Justice James McGuire wrote that based on case law and the "evident purpose" of the not-for-profit law, the attorney general's authority to pursue the claims "lapsed" when the NYSE became a for-profit corporation. He wrote for the court majority.

In a lone dissent, Justice Angela Mazzarelli said the change in corporate status "has no effect whatsoever upon causes of action that were pending against the not-for-profit" when its status changed. Under the law, the attorney general also brings claims as the state's chief law enforcement officer, not simply as a surrogate for the corporation, she wrote.

First launched by then Attorney General Eliot Spitzer, dubbed "the sheriff of Wall Street," the state sought to recover money paid to Grasso, alleging his compensation was excessive and constituted an unlawful transfer of NYSE assets and a breach of fiduciary duty at the NYSE.

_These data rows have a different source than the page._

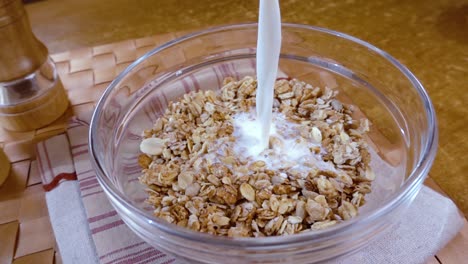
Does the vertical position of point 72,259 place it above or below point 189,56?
below

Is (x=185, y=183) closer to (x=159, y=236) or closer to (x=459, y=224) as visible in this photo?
(x=159, y=236)

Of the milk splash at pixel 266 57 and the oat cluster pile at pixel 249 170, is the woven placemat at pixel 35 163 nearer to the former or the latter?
the oat cluster pile at pixel 249 170

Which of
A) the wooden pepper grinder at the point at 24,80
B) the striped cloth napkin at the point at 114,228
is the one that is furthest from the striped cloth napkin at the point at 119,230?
the wooden pepper grinder at the point at 24,80

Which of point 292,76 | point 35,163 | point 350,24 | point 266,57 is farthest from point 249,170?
point 350,24

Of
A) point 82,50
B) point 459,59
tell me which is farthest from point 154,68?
point 459,59

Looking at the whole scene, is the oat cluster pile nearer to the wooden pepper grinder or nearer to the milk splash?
the milk splash

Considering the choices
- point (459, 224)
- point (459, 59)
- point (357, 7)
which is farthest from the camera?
point (357, 7)
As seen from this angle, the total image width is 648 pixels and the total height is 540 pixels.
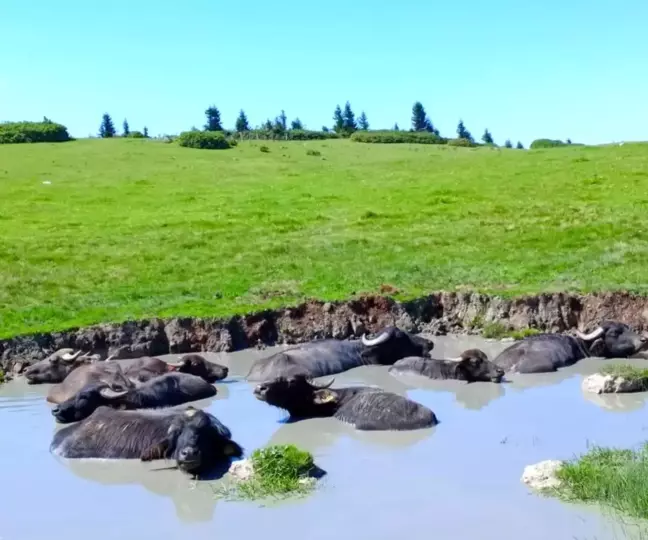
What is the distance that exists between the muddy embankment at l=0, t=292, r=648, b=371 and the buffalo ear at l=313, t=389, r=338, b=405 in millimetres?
5660

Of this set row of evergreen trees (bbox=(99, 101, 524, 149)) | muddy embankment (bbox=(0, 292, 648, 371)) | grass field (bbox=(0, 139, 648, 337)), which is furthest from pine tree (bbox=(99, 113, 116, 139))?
muddy embankment (bbox=(0, 292, 648, 371))

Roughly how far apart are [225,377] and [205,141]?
4220 cm

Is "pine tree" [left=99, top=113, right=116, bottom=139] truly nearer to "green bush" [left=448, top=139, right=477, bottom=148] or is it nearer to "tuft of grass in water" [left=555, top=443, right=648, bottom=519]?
"green bush" [left=448, top=139, right=477, bottom=148]

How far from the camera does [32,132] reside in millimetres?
61156

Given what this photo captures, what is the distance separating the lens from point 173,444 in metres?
11.1

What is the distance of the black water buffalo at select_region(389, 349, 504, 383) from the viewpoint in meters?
15.4

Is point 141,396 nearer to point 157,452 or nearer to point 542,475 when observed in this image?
point 157,452

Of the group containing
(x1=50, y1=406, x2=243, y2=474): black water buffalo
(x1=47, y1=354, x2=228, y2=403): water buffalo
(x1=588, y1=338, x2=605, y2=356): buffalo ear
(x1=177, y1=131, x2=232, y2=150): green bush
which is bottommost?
(x1=588, y1=338, x2=605, y2=356): buffalo ear

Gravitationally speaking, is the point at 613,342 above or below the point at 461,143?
below

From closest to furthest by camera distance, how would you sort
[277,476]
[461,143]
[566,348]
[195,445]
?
[277,476] < [195,445] < [566,348] < [461,143]

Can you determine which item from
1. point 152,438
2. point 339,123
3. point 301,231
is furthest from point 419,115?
point 152,438

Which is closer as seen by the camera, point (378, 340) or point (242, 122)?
point (378, 340)

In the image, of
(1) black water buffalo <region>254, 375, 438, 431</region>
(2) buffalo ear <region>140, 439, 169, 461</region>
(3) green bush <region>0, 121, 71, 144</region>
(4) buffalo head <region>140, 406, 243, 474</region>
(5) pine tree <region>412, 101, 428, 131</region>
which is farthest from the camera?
(5) pine tree <region>412, 101, 428, 131</region>

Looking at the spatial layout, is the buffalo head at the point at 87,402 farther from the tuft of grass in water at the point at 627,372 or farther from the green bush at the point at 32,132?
the green bush at the point at 32,132
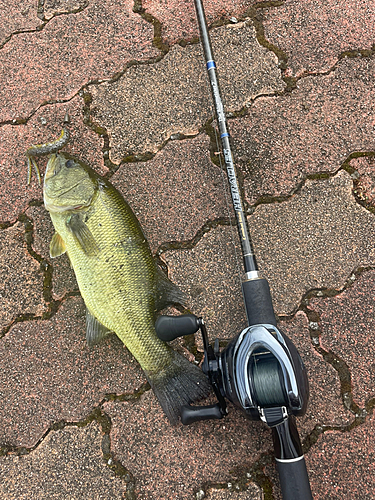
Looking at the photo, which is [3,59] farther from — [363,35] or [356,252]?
[356,252]

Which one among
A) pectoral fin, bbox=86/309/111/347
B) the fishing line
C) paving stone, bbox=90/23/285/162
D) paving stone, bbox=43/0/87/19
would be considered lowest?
the fishing line

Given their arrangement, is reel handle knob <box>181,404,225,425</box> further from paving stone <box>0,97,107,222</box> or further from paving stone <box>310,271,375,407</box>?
paving stone <box>0,97,107,222</box>

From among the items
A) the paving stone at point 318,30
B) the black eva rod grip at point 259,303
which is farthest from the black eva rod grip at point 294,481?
the paving stone at point 318,30

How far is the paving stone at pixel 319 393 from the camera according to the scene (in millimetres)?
2545

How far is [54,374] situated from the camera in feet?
9.04

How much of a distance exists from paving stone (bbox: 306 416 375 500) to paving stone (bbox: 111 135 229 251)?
1.75m

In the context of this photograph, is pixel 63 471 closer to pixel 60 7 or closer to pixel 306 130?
pixel 306 130

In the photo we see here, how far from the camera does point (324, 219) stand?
2871 millimetres

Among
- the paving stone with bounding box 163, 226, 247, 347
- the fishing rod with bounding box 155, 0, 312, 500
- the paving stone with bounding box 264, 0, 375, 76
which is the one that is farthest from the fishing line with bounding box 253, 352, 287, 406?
the paving stone with bounding box 264, 0, 375, 76

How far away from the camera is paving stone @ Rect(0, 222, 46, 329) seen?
9.48ft

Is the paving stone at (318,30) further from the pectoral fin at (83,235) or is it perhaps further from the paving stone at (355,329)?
the pectoral fin at (83,235)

The Court of Appeals concluded last week that the attorney general exceeded his authority with four claims that said the state can sue to protect the public interest. Instead, judges noted the NPCL contains specific provisions for addressing alleged fault by officers and directors.

"Mr. Grasso is gratified by the Appellate Division decision," his attorney, Gershon Zweifach, said. He declined further comment.

Langone's attorney, Gary Naftalis, said they were pelased with the decision to dismiss the case against Langone. "We always believed that this was a case that should never have been brought," he said.

According to court documents, Grasso's base salary from 1995 through 2002 was roughly $1.4 million, with bonuses that escalated from $900,000 in 1995 to $10.6 million in 2002. His 2003 agreement provided a lump sum of $139.5 million, with an additional $48 million payable over four years.

State attorneys argued that the NYSE compensation committee was hand-picked by Grasso and ignored a benchmark system in calculating his pay. They also noted several NYSE board members expressed disapproval of the 2003 package, which was left off a meeting agenda, then brought up and approved at the last minute when opponents were missing and others had no chance to review the details in advance.

The negative reaction to the compensation forced Grasso to resign, prompting an internal investigation and a request from the NYSE board for Spitzer and the federal Securities and Exchange Commission to investigate.

"This case demonstrates everything that can go wrong in setting executive compensation," Spitzer said in filing the 2004 lawsuit. "The lack of proper information, the stifling of internal debate, the failure of board members to conduct proper inquiry and the unabashed pursuit of personal gain resulted in a wholly inappropriate and illegal compensation package."